------ Vorliegender Text ------

Protocol of the Session on November 17, 2011

Es wurde völlig zu Recht gesagt: Das LOEWE-Programm fördert eine immer stärkere Konzentration. Der Großteil dieser Förderung geht an die Universität Frankfurt und die TU Darmstadt. Viele andere Hochschulstandorte bleiben weit dahinter zurück. Besonders benachteiligt sind selbstverständlich die Fachhochschulen. Aber wir müssen auch einmal über die Kunsthochschulen reden, denn die sind da völlig raus. Die haben von diesem Programm überhaupt nichts, das Sie da auflegen.

Ich will es klar sagen: Wir halten die Förderung von unabhängiger Forschung für dringend notwendig. Das LOEWE-Programm aber ist ein weiterer Beitrag zur Verdrittmittelung der Hochschulen. Meine Damen und Herren, das lehnen wir ab.

(Beifall bei der LINKEN)

------

Gestellte Aufgabe:
Nehmen Sie den Protokollauszug zum LOEWE-Programm wieder auf und setzen Sie ihn nach dem letzten gezeigten Satz fort.

------ Datenauszüge ------

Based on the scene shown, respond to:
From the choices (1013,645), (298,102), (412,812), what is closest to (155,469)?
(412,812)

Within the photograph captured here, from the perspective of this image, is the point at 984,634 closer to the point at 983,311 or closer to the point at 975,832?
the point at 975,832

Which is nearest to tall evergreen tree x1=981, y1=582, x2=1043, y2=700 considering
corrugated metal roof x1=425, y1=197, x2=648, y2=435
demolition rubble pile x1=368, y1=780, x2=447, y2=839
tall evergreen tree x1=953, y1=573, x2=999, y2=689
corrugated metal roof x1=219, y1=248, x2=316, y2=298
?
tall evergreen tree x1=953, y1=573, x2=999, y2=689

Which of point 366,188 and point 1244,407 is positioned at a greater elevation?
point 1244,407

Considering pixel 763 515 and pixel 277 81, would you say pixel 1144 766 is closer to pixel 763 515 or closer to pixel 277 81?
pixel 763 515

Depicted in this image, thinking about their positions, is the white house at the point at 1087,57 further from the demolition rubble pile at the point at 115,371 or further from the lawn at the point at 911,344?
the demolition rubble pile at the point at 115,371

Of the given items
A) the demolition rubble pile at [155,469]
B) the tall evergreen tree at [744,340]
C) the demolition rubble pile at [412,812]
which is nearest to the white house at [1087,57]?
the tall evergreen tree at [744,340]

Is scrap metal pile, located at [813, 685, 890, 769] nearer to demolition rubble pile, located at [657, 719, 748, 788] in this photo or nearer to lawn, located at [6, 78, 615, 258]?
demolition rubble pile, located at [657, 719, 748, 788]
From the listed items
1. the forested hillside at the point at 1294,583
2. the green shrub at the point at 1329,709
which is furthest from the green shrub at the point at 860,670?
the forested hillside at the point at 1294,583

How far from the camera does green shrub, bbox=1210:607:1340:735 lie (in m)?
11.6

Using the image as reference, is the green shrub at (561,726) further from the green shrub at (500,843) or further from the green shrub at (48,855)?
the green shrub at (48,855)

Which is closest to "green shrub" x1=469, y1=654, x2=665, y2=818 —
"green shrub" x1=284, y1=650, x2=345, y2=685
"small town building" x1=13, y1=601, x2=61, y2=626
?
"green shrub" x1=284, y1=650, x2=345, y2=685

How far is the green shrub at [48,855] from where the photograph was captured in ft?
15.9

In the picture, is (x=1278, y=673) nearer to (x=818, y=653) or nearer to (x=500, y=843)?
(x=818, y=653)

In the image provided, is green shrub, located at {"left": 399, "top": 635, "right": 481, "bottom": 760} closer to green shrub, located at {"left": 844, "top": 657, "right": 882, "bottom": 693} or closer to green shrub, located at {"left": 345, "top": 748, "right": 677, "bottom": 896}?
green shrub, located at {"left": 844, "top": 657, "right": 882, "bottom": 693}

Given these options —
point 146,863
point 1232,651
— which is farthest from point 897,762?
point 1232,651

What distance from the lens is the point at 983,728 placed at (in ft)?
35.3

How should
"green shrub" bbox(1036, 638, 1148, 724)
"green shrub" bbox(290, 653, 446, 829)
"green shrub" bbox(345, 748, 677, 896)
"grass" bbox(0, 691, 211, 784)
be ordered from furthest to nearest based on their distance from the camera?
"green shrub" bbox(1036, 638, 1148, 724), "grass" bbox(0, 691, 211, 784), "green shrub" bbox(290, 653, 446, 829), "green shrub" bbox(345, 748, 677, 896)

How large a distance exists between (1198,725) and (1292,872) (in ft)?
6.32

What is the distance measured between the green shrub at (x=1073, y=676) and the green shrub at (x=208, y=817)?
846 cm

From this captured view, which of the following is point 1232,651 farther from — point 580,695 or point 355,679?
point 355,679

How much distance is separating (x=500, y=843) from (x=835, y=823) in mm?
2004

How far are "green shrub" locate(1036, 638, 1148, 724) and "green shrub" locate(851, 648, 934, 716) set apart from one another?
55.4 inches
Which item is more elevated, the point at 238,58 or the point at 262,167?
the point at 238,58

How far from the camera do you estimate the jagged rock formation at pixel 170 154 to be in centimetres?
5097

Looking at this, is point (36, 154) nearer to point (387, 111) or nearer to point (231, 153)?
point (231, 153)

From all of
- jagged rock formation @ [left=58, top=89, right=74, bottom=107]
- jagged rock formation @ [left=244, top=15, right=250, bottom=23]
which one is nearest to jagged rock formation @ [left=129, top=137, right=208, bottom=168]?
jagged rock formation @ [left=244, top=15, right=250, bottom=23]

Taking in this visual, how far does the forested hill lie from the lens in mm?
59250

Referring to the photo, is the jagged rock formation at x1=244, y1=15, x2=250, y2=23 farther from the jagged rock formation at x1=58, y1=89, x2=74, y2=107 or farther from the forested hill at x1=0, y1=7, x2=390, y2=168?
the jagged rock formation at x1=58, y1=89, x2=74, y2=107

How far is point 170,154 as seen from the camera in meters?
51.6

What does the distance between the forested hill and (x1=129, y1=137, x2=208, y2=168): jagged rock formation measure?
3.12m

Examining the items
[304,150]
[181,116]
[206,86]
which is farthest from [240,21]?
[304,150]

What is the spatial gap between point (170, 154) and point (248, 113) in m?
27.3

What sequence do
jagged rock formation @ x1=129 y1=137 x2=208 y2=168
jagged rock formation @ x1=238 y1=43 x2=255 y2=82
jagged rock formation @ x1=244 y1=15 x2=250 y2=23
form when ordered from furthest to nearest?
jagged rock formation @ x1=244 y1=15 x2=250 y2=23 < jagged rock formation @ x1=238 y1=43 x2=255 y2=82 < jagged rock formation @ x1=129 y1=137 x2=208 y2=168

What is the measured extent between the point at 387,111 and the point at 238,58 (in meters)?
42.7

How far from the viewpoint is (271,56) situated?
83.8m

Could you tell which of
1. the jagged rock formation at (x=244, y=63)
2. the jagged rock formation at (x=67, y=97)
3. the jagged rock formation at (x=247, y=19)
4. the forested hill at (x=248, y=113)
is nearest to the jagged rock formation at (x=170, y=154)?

------

Verfasste Antwort:
Diese Verdrittmittelung führt zu negativen Folgen – beispielsweise dazu, dass Forschung und Lehre immer weiter auseinanderdriften und nicht mehr als Einheit begriffen werden. Sie führt dazu, dass es eine wachsende Abhängigkeit der Hochschulen von externen Geldgebern gibt.

Ich möchte Herrn Müller nochmals ansprechen, angesichts der „guten Arbeitsbedingungen“, die Sie an den Hochschulen sehen, der „guten Arbeitsplätze“: Ja, vor allem sind es doch die Arbeitsbedingungen, die Arbeitsplätze, die qualitativ immer schlechter werden, gerade durch die Drittmittelprojekte. Ich will Ihnen nur zwei Zahlen nennen. Mittlerweile sind an den Hochschulen im Mittelbau nur 10 % der Stellen unbefristet. Bei den Drittmittelprojekten sind es sogar nur 3 %.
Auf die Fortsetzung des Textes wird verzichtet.